Somewhat different are the experiences shared by the State of Virginia's former lottery director, Paula Otto, who first served as Public Information Director from the lottery's infancy in 1988 until the summer of 1997 before leaving the office only to return as the State's Lottery Director from 2008 to 2018.

While not quite the big winners of today, during Otto's helm, the State of Virginia did require the public release of winners' identities.

At the time, for most people, a million dollars was a lot of money. So when the Virginia Lottery experienced its first 'big' win (a million-dollar ticket), it was considered a large jackpot.

Very sweet and of humble means, the million-dollar winner, Otto said, was so excited and appreciative she exclaimed, “Now, I can buy something at Walmart without putting it on layaway.”

Winners receive special recognition

But regardless of the dollar amount, Otto's lottery team made it a point to make each and every winner feel special. When winners would visit the office to claim their money, there would be doughnuts and coffee, and all the state lottery employees would line up and gather around the stairs to applaud and congratulate winners as they were presented with a big check and their pictures were being taken.

For Otto's part, she would make the following statement to every winner:

You have been extremely lucky to have beaten the odds to win this (dollar amount) of money. We hope you use it to do good things for yourself and your family.

Over time, Otto relayed that each win was gratifying regardless of the amount.

“Doesn't have to be life-changing,” Otto said, “Regardless of the amount of money a player had won, it definitely altered the course of their day in a good way.”

All in all, of her long-time involvement with Virginia State's lottery, Otto said that it was a true honor and privilege to be with the winners when they received their prize money and were still in a state of bewilderment.

Life-changing experiences

So, sure, doctors and firefighters may save lives, but lottery officials get to reward winners with something tangible in the form of money. They get to witness, first-hand, players' initial reactions to learning they have just come into some money.
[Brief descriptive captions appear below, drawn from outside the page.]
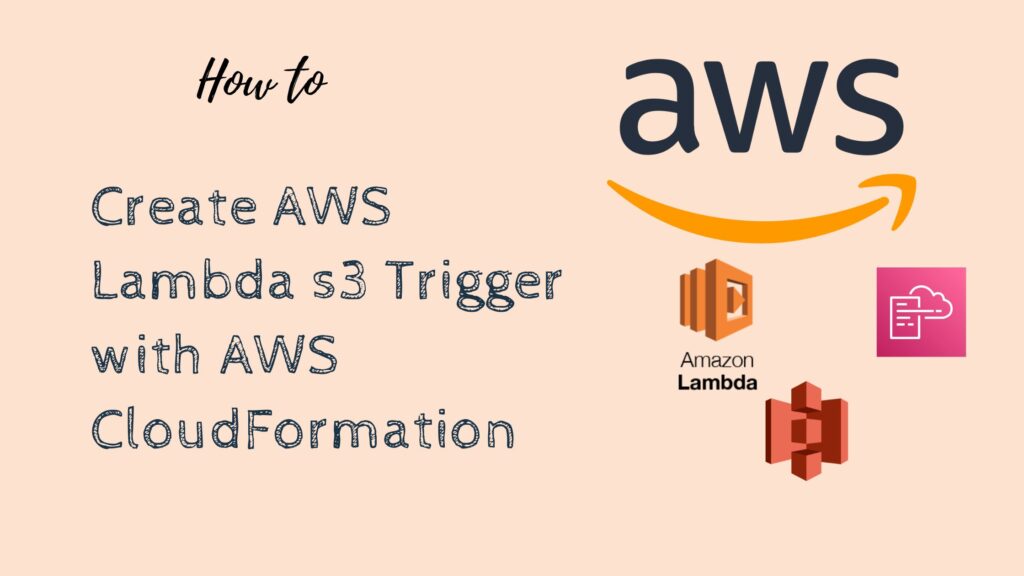 Setting Up an S3 Trigger for an AWS Lambda Function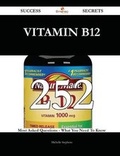 Cover: Vitamin B12 252 Success Secrets - 252 Most Asked Questions on Vitamin B12 - What You Need to Know - Emereo Publishing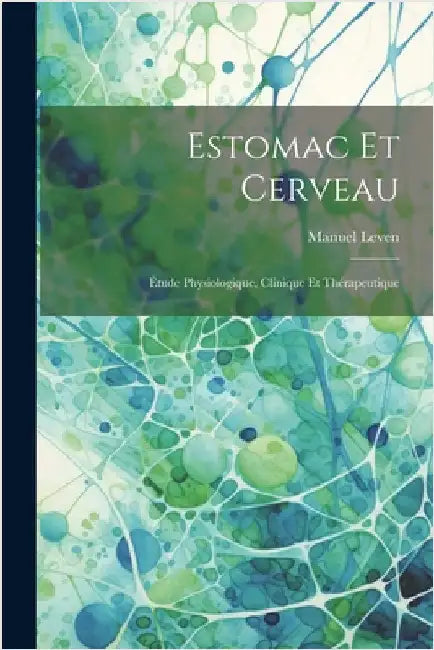 Estomac Et Cerveau: Étude Physiologique, Clinique Et Thérapeutique by Leven, Manuel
Granted, no job is without faults. Hence, if pressed, lottery officials may simply say one of the very few downsides is the fact they are banned from playing while in office.

But now that she no longer holds the title of Executive Director at the State of Virginia or any lottery-affiliated position for that matter, Otto is free to play.

And play she will, but she has a budget of $10 that she allows herself to play.

Dougherty, too, enjoys a little lottery playtime as she gets excited to buy tickets when she returns to her home state of Minneapolis.

Very likely, having handed out their fair share of checks, both Otto and Dougherty are curious to get to experience what it may feel like to be on the other side one day.

Whether the awarder or the awardee, what a feeling indeed, as regardless of what side of the lottery one is on, both have their rewards.